To reinforce this point, in Figure 5 we show the overall distribution of valence and arousal votes when labeled with the chosen, maximum vote. Here, the distributions also have peaks at expected values (neutral being at 0, happy peaking at positive valence values, and anger peaking at positive arousal values).

We next analyzed the standard deviation of valence and arousal ratings within each category selected by participants—these results are shown in Figure 6a,b. As can be seen, overall standard deviations were in the range from 0.2 to 1.0 and were lowest for neutral and contempt for both valence and arousal. Valence seemed to have similar variability for each expression compared to arousal ratings. Overall, absolute agreement on the rating values was relatively high at these low levels of variability.

We again analyzed the overall correlations among participants in the same manner as done for the expressions. These matrices are shown in Figure 7. The average correlations measuring consistency in relative voting pattern among human participants was $r_{val}=.865$ for valence and $r_{aro}=.468$ for arousal. Relative agreement was very high for valence, but only at medium levels for arousal due to some participants choosing a different rating profile (see Figure 7b, Participant 10, for example). Our results show that participants can agree much better on valence ratings of the expressions than on the label—arousal is at similar levels of relative consistency as the labels.

Figure 8 compares voting patterns of the different DNNs we trained to the human re-annotation results. Figure 8(a) shows the different voting patterns across categories (line-plots were chosen to highlight the overall pattern similarity). At first glance, none of the ResNets’ predictions matches the human pattern perfectly—however, when looking at Figure 8(b), which plots the correlation values among all voting patterns, we can see that the most similar voting pattern to human performance is obtained for the ResNet trained very weakly with only 8 images for 1000 epochs. This is at similar levels to the correlation for human votes to the AffectNet label distribution (blue line).

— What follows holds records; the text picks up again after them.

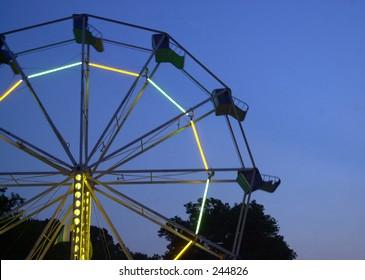 Ferris wheel at twilight.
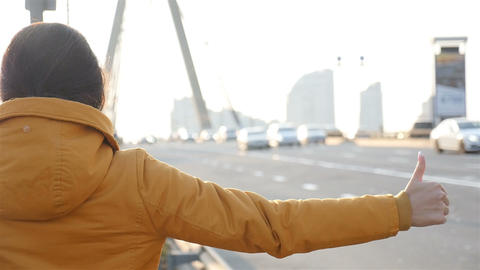 Beautiful girl stops the car. Thumb up. The movement of cars on the road. Hitch Footage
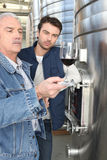 Winegrowers serving wine Royalty Free Stock Photos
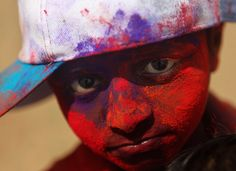 Colored powder covers the face of a boy in Mumbai on March 18. The main day of the holiday of Holi was Sunday, March 20, but participants fl...
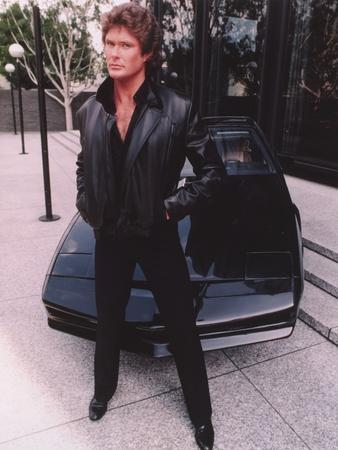 David Hasselhoff standing in Black Leather Jacket with Black Pants and Black Shoes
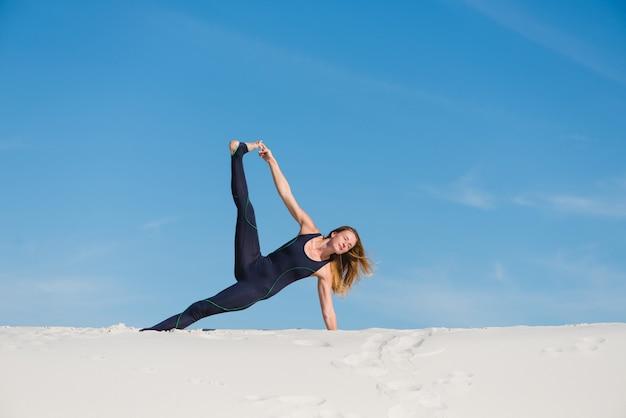 Женщина делает положение морской звезды на открытом воздухе
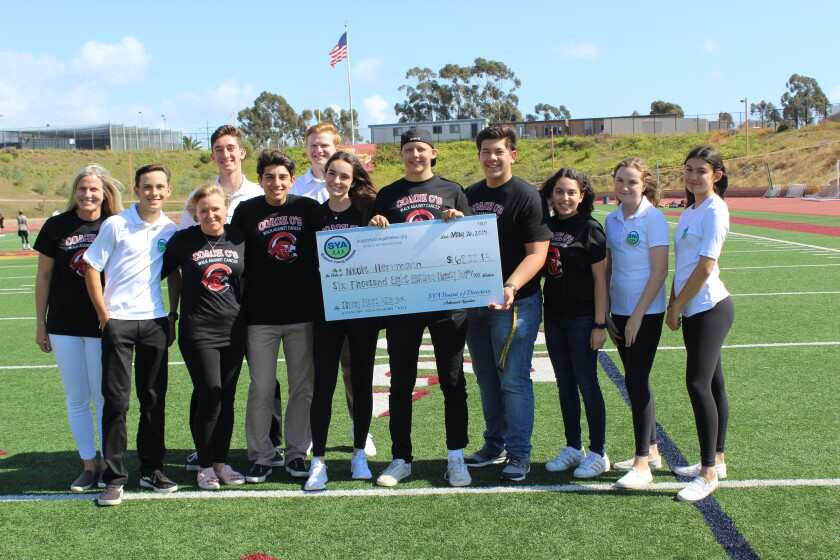 The Coach C Walk for Cancer raised funds for the American Cancer Society and junior Nick Herrmann who was battling cancer. Nick Herrmann, center with ASB members Jake Noble, Arie Bialostozky and ASB President Lindy Byrne and parent advisors Heather Dugdale and Stephanie Kowac, Relay for Life President Emily Roshan and Supporting Young Athletes members (in white): Jake Welton, Daniel Pruschki, Maddie Welton, Nathan Pollock and Mika Horton.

Overall, we find that ResNets trained on the AffectNet original label distribution cannot capture the human voting pattern well, except for a model that was only weakly-trained (yet still achieved a relatively high performance on the AffectNet validation set).

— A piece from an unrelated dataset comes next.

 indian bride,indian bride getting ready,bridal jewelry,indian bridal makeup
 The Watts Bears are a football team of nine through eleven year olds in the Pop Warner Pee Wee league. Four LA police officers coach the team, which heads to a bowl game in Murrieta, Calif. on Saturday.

We found that agreement with human valence ratings was very high for the simple ResNet we trained for only 10 epochs as shown in the scatter plot in Figure 9(a). The coloring in this figure was done according to the human maximum voting label and shows the expected distribution of expression categories along the valence range (from angry in red to happy in grey). Conversely, if we color the same data according to the original AffectNet labels, the plot looks much less well-structured (Figure 9(b)).

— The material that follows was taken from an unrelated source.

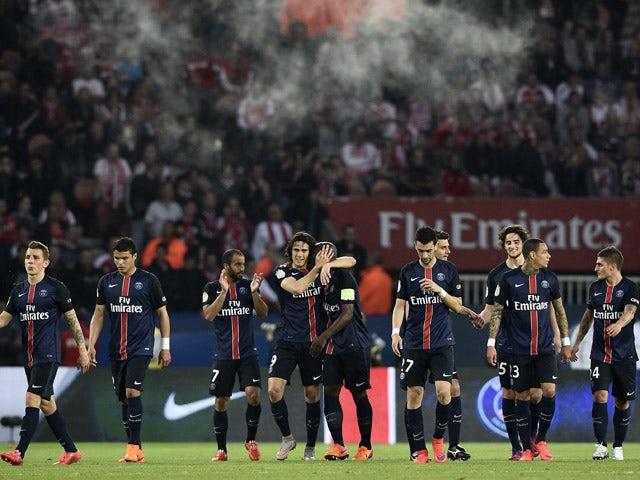 Paris Saint-Germain's Uruguyan forward Edinson Cavani is congratulated by teammates after his goal during the French L1 football match between Paris Saint-Germain (PSG) vs Reims on May 23, 2015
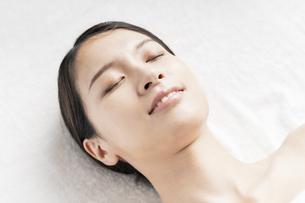 明るい雰囲気のエステサロンで横になる若い女性の写真素材 [FYI04867839]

Results for arousal also show good agreement of the ResNet model with human data (Figure 10(a)). Again, the human maximum vote coloring produces the desired relationship of arousal to expression category label (cf. neutral at the bottom part to anger and surprised expressions towards the top). Compared to the valence data, however, arousal seems to have more spread—this may be due in part to the fact that arousal values did not span the whole scale, which could have resulted in worse generalization performance for the network. Again, Figure 10(b), which uses the original AffectNet labels does not produce consistent relationships between ratings and expression categories.

The last rows in Figure 7 show the correlations of the trained ResNet models with the human ratings. The overall, average correlation of the DNN with valence is $r_{val,DNN}=.866$ and for arousal $r_{aro,DNN}=.504$. These results confirm the previous analysis and show that, indeed, the ResNet with minimal training of 10 epochs is capable of capturing the valence ratings on our newly-annotated images well. The relative agreement with the arousal ratings is at medium levels—similar to human-human consistency values obtained above.